The costliest SLA mistake is writing the commitment first and hoping the plant delivers it. The correct order is: design-basis → failure environment → availability/goodput model → modeled number → promised number with margin → credit ladder sized to the variance. An SLA written this way is a number you can defend on a bad month; an SLA written by working backward from what the customer wants to hear is a structural short position on your own reliability. When the modeled number and the number sales wants to print diverge, the answer is to spend on redundancy or operational reliability until the model supports the promise — or to lower the promise. It is never to print the number and hope. → the quantitative engine in Chapter 12.5.
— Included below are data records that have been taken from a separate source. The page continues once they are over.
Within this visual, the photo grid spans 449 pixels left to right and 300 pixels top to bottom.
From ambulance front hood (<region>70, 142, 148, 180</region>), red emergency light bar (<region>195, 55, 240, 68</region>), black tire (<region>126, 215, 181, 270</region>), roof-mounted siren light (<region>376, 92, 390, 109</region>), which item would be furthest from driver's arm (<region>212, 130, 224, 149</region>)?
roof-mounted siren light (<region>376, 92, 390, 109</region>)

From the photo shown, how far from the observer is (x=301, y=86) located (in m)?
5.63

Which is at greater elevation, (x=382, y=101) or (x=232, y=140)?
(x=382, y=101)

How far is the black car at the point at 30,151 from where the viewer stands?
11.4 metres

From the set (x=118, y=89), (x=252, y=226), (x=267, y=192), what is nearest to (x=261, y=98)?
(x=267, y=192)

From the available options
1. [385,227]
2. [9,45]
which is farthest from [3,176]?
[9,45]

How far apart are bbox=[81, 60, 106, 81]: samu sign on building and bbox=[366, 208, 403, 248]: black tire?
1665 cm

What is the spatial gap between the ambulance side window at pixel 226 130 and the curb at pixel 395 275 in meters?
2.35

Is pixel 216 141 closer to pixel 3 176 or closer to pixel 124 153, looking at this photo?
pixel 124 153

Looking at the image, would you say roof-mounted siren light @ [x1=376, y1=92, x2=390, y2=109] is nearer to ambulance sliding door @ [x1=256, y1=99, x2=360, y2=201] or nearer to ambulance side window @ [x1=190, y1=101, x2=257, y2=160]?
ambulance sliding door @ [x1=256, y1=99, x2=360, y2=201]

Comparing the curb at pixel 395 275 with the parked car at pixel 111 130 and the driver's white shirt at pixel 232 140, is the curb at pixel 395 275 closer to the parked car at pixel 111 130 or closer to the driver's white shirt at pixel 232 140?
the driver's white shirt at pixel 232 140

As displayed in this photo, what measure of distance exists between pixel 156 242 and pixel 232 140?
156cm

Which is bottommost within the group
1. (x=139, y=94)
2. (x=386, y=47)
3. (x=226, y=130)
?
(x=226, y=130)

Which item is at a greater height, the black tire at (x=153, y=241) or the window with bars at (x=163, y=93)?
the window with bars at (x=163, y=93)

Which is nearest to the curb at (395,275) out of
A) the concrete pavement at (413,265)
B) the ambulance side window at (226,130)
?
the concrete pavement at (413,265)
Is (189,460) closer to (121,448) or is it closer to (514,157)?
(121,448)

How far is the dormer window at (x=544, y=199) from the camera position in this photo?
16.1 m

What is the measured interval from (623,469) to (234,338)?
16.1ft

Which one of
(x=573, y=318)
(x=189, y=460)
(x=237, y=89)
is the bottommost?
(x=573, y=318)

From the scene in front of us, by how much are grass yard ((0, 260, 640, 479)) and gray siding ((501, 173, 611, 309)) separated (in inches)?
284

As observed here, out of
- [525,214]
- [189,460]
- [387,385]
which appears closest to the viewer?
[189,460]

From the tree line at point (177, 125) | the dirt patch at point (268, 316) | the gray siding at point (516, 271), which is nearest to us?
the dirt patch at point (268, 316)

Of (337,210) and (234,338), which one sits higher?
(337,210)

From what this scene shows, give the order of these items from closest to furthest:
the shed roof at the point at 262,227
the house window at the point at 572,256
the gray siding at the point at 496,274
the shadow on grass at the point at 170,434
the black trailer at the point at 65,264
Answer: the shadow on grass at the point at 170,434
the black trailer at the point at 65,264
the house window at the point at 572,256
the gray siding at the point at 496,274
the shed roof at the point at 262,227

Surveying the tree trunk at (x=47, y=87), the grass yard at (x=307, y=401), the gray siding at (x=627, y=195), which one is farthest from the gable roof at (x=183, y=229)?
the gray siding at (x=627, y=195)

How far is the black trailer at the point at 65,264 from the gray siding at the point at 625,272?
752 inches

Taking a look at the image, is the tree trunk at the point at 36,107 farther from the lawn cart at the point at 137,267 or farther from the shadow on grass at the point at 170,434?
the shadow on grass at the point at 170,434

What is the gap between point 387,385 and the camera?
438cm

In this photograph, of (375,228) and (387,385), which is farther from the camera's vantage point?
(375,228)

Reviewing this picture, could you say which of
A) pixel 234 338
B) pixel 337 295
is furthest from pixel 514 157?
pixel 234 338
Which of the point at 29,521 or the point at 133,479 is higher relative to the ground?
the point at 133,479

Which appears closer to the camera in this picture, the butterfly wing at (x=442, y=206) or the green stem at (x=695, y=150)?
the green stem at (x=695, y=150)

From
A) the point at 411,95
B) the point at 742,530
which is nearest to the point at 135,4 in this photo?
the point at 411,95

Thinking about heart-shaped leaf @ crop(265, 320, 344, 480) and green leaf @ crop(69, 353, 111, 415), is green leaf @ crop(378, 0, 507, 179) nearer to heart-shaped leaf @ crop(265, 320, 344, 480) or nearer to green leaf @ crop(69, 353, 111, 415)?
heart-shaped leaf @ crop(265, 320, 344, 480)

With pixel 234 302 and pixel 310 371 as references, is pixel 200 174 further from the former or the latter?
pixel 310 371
This chapter is the commercial endpoint of the Part 12 reliability arc. The availability-vs-goodput reframing it commits to contract is argued in Chapter 12.2; the redundancy design-basis the commitments are written against is the primer in Chapter 0.5 and the facility standards in Chapter 12.1; the geographic-failover obligations that feed DR-tier SLA terms are in Chapter 12.3; and the quantitative availability-and-goodput model that produces the number you are allowed to promise is in Chapter 12.5. The commissioning fingerprint that sets the contractual baseline is captured in Chapter 13.2; the component failure rates that define the badput environment come from Chapter 14.3; productization and customer delivery are in Chapter 10.9; and the serving-engineering SLOs that sit beneath an inference availability commitment are in Chapter 10.11.